What the task asks = Output all of the entries exactly as written.

Excerpts from a spatial dataset:
═══

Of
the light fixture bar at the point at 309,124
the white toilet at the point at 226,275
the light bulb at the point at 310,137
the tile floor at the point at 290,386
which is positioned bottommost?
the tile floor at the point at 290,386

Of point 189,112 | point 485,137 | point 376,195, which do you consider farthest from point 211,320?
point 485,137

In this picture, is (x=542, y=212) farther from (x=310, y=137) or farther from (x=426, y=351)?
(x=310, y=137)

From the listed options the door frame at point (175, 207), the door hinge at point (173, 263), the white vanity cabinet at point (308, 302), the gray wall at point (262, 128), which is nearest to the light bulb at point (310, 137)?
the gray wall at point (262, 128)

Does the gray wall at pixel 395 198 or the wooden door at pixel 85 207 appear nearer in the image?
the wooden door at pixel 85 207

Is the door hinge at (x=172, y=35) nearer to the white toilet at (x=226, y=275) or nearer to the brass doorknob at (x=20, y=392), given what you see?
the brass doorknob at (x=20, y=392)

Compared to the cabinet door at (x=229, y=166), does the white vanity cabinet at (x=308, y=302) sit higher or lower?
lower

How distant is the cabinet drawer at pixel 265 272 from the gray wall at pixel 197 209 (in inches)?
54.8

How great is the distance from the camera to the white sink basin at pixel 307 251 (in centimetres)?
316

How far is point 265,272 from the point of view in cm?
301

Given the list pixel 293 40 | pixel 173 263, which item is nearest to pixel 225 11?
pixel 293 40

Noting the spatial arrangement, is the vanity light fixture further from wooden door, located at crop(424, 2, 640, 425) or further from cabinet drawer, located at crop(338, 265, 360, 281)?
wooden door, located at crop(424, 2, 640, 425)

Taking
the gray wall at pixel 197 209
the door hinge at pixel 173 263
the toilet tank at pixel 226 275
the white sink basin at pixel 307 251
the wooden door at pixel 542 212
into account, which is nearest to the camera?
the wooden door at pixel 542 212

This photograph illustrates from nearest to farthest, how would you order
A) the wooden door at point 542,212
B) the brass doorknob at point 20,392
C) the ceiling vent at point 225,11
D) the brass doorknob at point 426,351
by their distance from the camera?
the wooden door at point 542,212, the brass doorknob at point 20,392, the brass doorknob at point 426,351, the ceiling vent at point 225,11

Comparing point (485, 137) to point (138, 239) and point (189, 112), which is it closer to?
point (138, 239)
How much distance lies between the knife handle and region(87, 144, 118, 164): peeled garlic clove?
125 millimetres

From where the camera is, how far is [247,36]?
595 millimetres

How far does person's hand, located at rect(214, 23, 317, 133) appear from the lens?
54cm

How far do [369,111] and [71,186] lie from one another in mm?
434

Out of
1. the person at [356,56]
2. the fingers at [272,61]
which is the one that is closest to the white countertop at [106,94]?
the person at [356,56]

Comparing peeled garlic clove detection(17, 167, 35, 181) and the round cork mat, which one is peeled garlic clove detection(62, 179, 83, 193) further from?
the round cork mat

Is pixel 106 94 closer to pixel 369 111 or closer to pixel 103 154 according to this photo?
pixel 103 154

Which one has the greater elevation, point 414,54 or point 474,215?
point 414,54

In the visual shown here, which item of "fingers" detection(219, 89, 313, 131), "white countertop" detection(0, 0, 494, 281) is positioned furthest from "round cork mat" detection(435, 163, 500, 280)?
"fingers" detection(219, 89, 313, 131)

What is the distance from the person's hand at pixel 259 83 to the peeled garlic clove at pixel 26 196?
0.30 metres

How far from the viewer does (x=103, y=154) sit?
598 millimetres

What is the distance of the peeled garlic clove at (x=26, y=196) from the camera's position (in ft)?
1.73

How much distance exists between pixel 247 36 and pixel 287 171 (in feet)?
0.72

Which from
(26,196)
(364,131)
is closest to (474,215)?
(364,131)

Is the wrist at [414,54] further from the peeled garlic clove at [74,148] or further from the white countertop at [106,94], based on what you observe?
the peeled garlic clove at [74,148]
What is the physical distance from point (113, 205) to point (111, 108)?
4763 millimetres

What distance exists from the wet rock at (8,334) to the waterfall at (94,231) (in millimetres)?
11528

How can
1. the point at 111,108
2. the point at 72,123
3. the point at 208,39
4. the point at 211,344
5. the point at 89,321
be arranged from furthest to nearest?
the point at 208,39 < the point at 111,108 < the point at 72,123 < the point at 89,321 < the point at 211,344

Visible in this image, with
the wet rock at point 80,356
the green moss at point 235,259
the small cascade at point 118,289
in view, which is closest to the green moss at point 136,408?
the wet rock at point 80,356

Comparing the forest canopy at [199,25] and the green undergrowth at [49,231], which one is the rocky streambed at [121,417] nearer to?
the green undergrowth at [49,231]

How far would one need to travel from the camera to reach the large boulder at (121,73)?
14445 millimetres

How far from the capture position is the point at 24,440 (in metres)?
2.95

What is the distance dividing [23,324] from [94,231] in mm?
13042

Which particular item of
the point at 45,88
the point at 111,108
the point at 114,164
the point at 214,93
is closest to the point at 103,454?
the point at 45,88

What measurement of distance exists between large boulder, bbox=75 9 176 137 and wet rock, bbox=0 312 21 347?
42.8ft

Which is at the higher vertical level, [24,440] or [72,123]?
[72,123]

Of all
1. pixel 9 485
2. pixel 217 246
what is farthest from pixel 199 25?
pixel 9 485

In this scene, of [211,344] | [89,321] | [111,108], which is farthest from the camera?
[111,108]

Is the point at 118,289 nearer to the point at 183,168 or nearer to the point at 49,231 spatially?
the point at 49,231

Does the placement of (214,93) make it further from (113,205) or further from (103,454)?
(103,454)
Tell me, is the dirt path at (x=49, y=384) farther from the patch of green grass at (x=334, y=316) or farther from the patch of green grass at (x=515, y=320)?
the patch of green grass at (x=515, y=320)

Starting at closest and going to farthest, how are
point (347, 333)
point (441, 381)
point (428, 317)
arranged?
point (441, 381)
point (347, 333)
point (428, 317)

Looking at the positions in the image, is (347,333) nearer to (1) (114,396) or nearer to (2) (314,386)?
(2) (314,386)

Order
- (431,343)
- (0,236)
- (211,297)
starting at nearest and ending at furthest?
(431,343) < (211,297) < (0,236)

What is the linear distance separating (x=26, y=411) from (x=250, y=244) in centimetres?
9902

═══

Exercise response =
Of
the light fixture bar at the point at 309,124
the white toilet at the point at 226,275
the light bulb at the point at 310,137
the tile floor at the point at 290,386
which is positioned bottommost?
the tile floor at the point at 290,386

Of point 189,112 | point 485,137 | point 376,195, which do you consider farthest from point 211,320?
point 485,137

In this picture, is (x=542, y=212) farther from (x=310, y=137) or farther from (x=426, y=351)?
(x=310, y=137)

From the listed options the door frame at point (175, 207), the door hinge at point (173, 263), the white vanity cabinet at point (308, 302), the gray wall at point (262, 128), which is nearest to the light bulb at point (310, 137)?
the gray wall at point (262, 128)

Does the gray wall at pixel 395 198 or the wooden door at pixel 85 207 appear nearer in the image?
the wooden door at pixel 85 207

Is the door hinge at (x=172, y=35) nearer to the white toilet at (x=226, y=275) or nearer to the brass doorknob at (x=20, y=392), given what you see?
the brass doorknob at (x=20, y=392)

Compared to the cabinet door at (x=229, y=166), does the white vanity cabinet at (x=308, y=302) sit higher or lower?
lower

How distant is the cabinet drawer at pixel 265 272 from the gray wall at pixel 197 209 (in inches)?
54.8

How great is the distance from the camera to the white sink basin at pixel 307 251 (in centimetres)?
316

How far is point 265,272 from the point of view in cm?
301

Given the list pixel 293 40 | pixel 173 263, which item is nearest to pixel 225 11?
pixel 293 40

Noting the spatial arrangement, is the vanity light fixture further from wooden door, located at crop(424, 2, 640, 425) or further from cabinet drawer, located at crop(338, 265, 360, 281)?
wooden door, located at crop(424, 2, 640, 425)

Taking
the gray wall at pixel 197 209
the door hinge at pixel 173 263
the toilet tank at pixel 226 275
the white sink basin at pixel 307 251
the wooden door at pixel 542 212
into account, which is nearest to the camera?
the wooden door at pixel 542 212

This photograph illustrates from nearest to farthest, how would you order
A) the wooden door at point 542,212
B) the brass doorknob at point 20,392
C) the ceiling vent at point 225,11
D) the brass doorknob at point 426,351
by their distance from the camera?
the wooden door at point 542,212, the brass doorknob at point 20,392, the brass doorknob at point 426,351, the ceiling vent at point 225,11

Comparing point (485, 137) to point (138, 239) and point (189, 112), which is it closer to?
point (138, 239)
How much distance lies between the knife handle and region(87, 144, 118, 164): peeled garlic clove?
125 millimetres

From where the camera is, how far is [247,36]?
595 millimetres

How far does person's hand, located at rect(214, 23, 317, 133) appear from the lens?
54cm

How far do [369,111] and [71,186] lie from one another in mm?
434

Out of
1. the person at [356,56]
2. the fingers at [272,61]
which is the one that is closest to the white countertop at [106,94]?
the person at [356,56]

Comparing peeled garlic clove detection(17, 167, 35, 181) and the round cork mat, which one is peeled garlic clove detection(62, 179, 83, 193) further from?
the round cork mat

Is pixel 106 94 closer to pixel 369 111 or closer to pixel 103 154 according to this photo?
pixel 103 154

Which one has the greater elevation, point 414,54 or point 474,215?
point 414,54

In the visual shown here, which item of "fingers" detection(219, 89, 313, 131), "white countertop" detection(0, 0, 494, 281) is positioned furthest from "round cork mat" detection(435, 163, 500, 280)?
"fingers" detection(219, 89, 313, 131)

What is the distance from the person's hand at pixel 259 83 to the peeled garlic clove at pixel 26 196?
0.30 metres

How far from the viewer does (x=103, y=154) sit?
598 millimetres

What is the distance of the peeled garlic clove at (x=26, y=196) from the camera's position (in ft)?
1.73

How much distance exists between pixel 247 36 and pixel 287 171 (in feet)?
0.72

Which from
(26,196)
(364,131)
is closest to (474,215)?
(364,131)

Is the wrist at [414,54] further from the peeled garlic clove at [74,148] or further from the white countertop at [106,94], based on what you observe?
the peeled garlic clove at [74,148]
What is the physical distance from point (113, 205) to point (111, 108)?
4763 millimetres

What distance exists from the wet rock at (8,334) to the waterfall at (94,231) (in millimetres)?
11528

How can
1. the point at 111,108
2. the point at 72,123
3. the point at 208,39
4. the point at 211,344
5. the point at 89,321
be arranged from furthest to nearest?
the point at 208,39 < the point at 111,108 < the point at 72,123 < the point at 89,321 < the point at 211,344

Visible in this image, with
the wet rock at point 80,356
the green moss at point 235,259
the small cascade at point 118,289
in view, which is closest to the green moss at point 136,408?
the wet rock at point 80,356

Comparing the forest canopy at [199,25] and the green undergrowth at [49,231], which one is the rocky streambed at [121,417] nearer to?
the green undergrowth at [49,231]

How far would one need to travel from the camera to reach the large boulder at (121,73)?
14445 millimetres

How far from the capture position is the point at 24,440 (in metres)?
2.95

What is the distance dividing [23,324] from [94,231] in mm?
13042

Which particular item of
the point at 45,88
the point at 111,108
the point at 114,164
the point at 214,93
is closest to the point at 103,454?
the point at 45,88

What measurement of distance exists between large boulder, bbox=75 9 176 137 and wet rock, bbox=0 312 21 347?
42.8ft

Which is at the higher vertical level, [24,440] or [72,123]?
[72,123]

Of all
1. pixel 9 485
2. pixel 217 246
what is farthest from pixel 199 25?
pixel 9 485

In this scene, of [211,344] | [89,321] | [111,108], which is farthest from the camera?
[111,108]

Is the point at 118,289 nearer to the point at 183,168 or nearer to the point at 49,231 spatially?
the point at 49,231

Does the placement of (214,93) make it further from (113,205) or further from (103,454)?
(103,454)
Tell me, is the dirt path at (x=49, y=384) farther from the patch of green grass at (x=334, y=316) or farther from the patch of green grass at (x=515, y=320)?
the patch of green grass at (x=515, y=320)

Starting at closest and going to farthest, how are
point (347, 333)
point (441, 381)
point (428, 317)
arranged?
point (441, 381)
point (347, 333)
point (428, 317)

Looking at the positions in the image, is (347,333) nearer to (1) (114,396) or nearer to (2) (314,386)?
(2) (314,386)

Order
- (431,343)
- (0,236)
- (211,297)
starting at nearest and ending at furthest?
(431,343) < (211,297) < (0,236)

What is the linear distance separating (x=26, y=411) from (x=250, y=244) in centimetres?
9902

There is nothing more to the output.